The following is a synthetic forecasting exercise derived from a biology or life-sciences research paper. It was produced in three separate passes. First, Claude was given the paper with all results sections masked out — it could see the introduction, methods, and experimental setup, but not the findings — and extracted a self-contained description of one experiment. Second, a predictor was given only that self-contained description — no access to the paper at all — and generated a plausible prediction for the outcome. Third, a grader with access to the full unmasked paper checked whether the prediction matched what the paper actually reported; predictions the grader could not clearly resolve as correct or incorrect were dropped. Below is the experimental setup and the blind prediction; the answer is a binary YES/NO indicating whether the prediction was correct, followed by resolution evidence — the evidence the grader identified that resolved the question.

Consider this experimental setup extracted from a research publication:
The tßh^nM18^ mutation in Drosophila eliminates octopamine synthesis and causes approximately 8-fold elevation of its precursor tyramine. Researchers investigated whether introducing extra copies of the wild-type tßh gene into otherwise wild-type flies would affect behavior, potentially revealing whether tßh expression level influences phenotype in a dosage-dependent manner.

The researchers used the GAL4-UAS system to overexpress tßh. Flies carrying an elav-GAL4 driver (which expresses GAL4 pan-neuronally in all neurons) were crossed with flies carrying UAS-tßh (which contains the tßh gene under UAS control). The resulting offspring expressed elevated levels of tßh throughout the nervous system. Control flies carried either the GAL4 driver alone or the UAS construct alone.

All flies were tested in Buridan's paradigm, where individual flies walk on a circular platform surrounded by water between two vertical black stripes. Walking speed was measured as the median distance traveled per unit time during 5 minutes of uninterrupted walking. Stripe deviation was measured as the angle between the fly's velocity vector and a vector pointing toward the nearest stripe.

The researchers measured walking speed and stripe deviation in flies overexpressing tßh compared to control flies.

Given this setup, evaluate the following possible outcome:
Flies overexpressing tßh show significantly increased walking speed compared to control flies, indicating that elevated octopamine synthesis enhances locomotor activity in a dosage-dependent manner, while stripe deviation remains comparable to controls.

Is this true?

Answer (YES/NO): NO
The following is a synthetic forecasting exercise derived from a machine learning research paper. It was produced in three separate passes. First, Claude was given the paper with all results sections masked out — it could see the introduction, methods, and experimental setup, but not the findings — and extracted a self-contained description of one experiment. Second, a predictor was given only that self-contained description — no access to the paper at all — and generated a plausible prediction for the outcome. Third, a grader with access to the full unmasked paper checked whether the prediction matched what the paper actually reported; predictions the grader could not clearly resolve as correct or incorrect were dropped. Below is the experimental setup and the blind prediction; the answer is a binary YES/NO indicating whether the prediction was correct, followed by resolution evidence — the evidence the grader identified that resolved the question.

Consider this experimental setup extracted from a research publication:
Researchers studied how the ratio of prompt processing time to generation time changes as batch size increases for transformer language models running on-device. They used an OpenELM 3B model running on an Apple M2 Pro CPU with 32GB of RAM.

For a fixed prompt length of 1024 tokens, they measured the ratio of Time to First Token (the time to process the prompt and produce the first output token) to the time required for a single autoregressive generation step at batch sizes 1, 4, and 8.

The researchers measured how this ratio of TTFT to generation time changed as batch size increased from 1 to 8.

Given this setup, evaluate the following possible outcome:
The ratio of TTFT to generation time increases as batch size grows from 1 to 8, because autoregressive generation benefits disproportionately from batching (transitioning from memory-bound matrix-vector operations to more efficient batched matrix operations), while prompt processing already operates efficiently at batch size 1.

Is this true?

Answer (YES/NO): YES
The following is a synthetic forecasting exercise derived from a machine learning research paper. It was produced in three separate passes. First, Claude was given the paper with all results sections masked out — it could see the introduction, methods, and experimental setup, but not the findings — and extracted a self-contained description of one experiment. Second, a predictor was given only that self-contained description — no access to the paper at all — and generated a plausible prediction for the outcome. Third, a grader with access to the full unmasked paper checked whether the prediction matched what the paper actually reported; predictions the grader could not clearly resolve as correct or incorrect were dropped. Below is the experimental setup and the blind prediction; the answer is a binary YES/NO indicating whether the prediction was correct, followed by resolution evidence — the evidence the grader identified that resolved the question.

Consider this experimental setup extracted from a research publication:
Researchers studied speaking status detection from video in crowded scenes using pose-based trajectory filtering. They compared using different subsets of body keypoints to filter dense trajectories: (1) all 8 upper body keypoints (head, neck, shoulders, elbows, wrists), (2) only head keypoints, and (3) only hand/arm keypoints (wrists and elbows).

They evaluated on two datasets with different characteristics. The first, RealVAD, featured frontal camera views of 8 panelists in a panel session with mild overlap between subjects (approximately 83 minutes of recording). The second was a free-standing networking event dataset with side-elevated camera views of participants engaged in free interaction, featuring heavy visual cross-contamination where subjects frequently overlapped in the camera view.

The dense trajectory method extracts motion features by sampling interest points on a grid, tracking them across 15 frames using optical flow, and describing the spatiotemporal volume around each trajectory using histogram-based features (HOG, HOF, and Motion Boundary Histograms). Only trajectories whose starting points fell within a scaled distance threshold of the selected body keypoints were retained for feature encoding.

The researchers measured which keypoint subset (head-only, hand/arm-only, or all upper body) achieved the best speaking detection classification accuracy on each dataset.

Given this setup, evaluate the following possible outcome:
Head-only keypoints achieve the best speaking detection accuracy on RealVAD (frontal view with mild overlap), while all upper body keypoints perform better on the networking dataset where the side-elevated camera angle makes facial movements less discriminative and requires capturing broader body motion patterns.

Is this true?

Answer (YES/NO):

▶ Aim of the exercise:
Pull out every line of the records that includes the string "generation".

▶ Expected answer:
Researchers studied how the ratio of prompt processing time to generation time changes as batch size increases for transformer language models running on-device. They used an OpenELM 3B model running on an Apple M2 Pro CPU with 32GB of RAM.
For a fixed prompt length of 1024 tokens, they measured the ratio of Time to First Token (the time to process the prompt and produce the first output token) to the time required for a single autoregressive generation step at batch sizes 1, 4, and 8.
The researchers measured how this ratio of TTFT to generation time changed as batch size increased from 1 to 8.
The ratio of TTFT to generation time increases as batch size grows from 1 to 8, because autoregressive generation benefits disproportionately from batching (transitioning from memory-bound matrix-vector operations to more efficient batched matrix operations), while prompt processing already operates efficiently at batch size 1.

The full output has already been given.